What batteries actually do on the grid today #
Australia now has well over 3,000 MW of large-scale battery storage operating or under construction across the NEM, and the fleet is doing work that would have seemed implausible five years ago. The Hornsdale Power Reserve in South Australia — the original Tesla big battery, commissioned back in late 2017 — demonstrated early on that batteries could respond to frequency deviations faster than any gas peaker. That’s the sweet spot: frequency control ancillary services (FCAS), rapid arbitrage across the morning and evening ramps, and backstopping variable renewable output minute-to-minute.
AEMO’s 2024 Electricity Statement of Opportunities (ESOO) — and I’ll flag that the position has moved on since that document was published, with the 2025 ESOO now the reference document — identified short-duration storage as one of the most cost-effective tools for managing the steepening duck curve as rooftop solar continues its remarkable growth.
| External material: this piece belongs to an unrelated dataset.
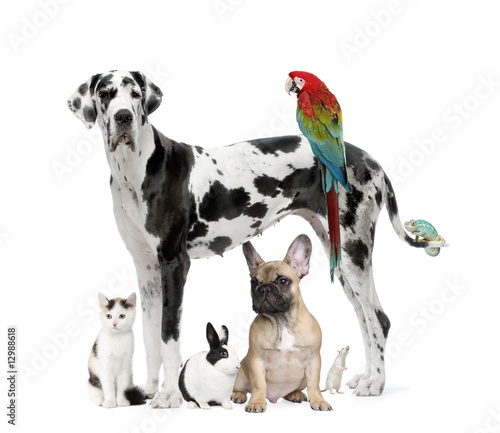 Foto op Aluminium Kameleon Group of pets - Dog,cat, bird, reptile, rabbit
If you want the numbers on that rooftop penetration story, our piece on Australia’s rooftop solar success has the detail.
The economics are genuinely good for batteries in the two-to-four-hour window. Capital costs for utility lithium iron phosphate systems have fallen hard over the past few years. Build times are short — sometimes under 18 months from financial close to first dispatch. And because batteries cycle daily, they accumulate revenue from FCAS and energy arbitrage at a rate a pumped hydro plant sitting half-empty for six months cannot match.
What pumped hydro actually does — and why duration is everything #
Pumped hydro works by moving water uphill when electricity is cheap (usually midday, when solar is flooding the market) and releasing it through turbines when electricity is scarce and prices spike. The physics are slow and the civil engineering is enormous, but the energy density of a full reservoir is unmatched by any electrochemical technology we have today.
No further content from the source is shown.